Stored data entries
────

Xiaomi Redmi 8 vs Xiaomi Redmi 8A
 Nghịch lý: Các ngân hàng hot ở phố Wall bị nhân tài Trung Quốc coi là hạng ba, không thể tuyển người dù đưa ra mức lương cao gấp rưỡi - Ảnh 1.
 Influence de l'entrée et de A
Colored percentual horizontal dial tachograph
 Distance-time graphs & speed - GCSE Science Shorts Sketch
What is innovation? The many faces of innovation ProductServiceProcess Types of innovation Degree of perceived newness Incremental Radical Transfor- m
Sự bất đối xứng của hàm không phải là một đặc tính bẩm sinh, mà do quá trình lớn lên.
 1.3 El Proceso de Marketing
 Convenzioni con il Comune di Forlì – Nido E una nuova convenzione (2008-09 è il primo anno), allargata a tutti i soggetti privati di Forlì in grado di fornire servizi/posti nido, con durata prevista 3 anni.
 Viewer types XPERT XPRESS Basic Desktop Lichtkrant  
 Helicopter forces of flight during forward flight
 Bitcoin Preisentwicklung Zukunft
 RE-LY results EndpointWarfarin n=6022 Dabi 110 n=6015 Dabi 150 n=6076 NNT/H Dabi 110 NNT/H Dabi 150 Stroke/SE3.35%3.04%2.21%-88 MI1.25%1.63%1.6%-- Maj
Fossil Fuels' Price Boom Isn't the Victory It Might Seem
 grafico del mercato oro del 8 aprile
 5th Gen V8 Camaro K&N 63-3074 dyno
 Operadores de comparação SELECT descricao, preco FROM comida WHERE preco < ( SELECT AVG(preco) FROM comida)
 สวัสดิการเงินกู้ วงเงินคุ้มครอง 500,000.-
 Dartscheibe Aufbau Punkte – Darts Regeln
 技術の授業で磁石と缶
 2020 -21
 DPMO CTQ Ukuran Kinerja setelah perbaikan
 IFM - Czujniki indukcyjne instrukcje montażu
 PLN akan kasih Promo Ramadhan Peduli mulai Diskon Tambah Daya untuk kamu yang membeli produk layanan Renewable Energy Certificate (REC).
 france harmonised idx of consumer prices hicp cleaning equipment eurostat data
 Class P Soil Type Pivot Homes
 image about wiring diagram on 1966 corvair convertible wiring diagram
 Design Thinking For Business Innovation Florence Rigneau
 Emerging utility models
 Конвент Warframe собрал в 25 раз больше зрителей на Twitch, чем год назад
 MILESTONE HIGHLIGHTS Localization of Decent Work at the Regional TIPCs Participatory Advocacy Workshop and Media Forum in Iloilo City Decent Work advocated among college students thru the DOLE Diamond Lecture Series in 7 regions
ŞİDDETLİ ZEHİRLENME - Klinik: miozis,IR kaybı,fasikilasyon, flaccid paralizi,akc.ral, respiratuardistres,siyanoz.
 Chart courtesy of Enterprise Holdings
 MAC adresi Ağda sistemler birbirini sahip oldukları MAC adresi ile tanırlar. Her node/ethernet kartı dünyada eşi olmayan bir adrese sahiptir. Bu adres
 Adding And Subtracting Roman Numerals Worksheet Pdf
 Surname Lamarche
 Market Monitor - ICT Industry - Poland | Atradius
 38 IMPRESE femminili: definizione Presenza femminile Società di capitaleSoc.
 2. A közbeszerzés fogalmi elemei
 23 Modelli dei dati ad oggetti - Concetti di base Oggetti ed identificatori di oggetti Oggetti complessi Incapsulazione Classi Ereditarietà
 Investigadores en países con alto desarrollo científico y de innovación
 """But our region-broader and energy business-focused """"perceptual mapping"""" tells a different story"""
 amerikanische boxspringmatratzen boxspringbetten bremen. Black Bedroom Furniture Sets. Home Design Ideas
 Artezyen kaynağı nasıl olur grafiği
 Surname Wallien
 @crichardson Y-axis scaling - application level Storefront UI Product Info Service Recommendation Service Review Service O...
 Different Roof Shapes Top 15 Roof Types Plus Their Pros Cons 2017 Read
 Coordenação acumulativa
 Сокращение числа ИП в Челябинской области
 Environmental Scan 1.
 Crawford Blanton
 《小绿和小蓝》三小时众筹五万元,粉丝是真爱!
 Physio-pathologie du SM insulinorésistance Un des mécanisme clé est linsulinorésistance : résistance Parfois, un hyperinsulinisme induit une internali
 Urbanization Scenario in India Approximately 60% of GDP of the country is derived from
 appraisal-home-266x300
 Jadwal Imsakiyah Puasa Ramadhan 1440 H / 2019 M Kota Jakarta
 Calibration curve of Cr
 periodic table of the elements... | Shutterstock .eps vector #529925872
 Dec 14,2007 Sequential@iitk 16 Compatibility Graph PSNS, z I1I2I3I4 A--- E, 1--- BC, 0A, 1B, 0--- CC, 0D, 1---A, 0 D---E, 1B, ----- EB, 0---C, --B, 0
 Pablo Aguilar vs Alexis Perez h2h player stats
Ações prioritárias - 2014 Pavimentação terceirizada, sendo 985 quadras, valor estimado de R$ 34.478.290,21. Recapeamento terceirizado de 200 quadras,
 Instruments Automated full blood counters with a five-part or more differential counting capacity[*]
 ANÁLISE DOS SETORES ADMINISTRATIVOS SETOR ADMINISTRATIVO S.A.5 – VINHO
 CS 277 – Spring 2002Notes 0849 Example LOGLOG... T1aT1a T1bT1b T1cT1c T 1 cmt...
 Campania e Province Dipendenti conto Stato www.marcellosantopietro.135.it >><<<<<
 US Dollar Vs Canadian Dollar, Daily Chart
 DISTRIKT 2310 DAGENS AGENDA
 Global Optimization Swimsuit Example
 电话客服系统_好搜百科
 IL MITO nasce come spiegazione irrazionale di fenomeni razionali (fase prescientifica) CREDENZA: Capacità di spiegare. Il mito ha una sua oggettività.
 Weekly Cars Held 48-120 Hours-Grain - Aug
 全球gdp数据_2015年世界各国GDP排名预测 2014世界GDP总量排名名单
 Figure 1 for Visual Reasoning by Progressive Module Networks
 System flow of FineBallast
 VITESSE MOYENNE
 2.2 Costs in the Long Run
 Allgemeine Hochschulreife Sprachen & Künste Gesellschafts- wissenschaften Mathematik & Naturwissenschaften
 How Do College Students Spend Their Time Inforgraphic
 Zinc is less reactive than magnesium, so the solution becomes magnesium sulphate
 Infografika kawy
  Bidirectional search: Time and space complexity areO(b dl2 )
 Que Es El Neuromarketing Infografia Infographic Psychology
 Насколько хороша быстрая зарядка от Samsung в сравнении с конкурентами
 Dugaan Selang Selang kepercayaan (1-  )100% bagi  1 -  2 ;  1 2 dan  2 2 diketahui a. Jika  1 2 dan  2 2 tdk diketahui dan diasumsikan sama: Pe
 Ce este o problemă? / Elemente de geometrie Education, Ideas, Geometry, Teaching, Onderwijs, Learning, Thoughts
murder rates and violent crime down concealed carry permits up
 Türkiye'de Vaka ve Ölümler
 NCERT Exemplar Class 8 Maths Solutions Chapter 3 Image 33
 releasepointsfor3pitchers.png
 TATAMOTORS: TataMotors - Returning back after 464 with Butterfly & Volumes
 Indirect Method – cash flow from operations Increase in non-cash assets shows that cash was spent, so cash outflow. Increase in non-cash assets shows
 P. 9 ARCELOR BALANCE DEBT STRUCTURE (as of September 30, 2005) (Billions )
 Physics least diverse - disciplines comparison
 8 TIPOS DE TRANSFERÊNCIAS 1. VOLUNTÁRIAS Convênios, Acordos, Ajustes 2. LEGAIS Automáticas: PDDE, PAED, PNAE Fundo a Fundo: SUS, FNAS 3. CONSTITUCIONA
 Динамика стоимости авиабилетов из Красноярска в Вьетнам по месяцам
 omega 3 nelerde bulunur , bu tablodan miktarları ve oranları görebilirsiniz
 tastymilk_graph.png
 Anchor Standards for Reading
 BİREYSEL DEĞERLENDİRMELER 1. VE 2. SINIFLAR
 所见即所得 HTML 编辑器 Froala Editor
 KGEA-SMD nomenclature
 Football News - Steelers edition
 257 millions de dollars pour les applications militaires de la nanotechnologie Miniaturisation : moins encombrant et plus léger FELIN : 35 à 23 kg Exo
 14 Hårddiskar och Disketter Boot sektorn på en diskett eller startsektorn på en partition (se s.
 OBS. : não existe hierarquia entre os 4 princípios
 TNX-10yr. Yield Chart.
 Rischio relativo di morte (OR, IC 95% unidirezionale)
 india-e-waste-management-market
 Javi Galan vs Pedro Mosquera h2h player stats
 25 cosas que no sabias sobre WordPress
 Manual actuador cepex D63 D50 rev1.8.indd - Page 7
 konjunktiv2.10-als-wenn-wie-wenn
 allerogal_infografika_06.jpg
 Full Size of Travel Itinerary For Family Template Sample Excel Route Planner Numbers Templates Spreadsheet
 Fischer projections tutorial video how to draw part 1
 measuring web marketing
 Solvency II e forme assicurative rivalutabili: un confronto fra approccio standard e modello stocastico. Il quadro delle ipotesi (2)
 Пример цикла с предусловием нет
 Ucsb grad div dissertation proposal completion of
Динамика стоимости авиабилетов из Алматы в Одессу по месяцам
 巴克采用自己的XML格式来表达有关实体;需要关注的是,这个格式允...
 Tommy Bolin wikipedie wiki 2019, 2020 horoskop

────

* **ABOUT THIS TASK**: Wherever "Example" occurs in the records above, copy the line it sits in.

* **RESULT FOR THIS EXERCISE**:
 CS 277 – Spring 2002Notes 0849 Example LOGLOG... T1aT1a T1bT1b T1cT1c T 1 cmt...
 Global Optimization Swimsuit Example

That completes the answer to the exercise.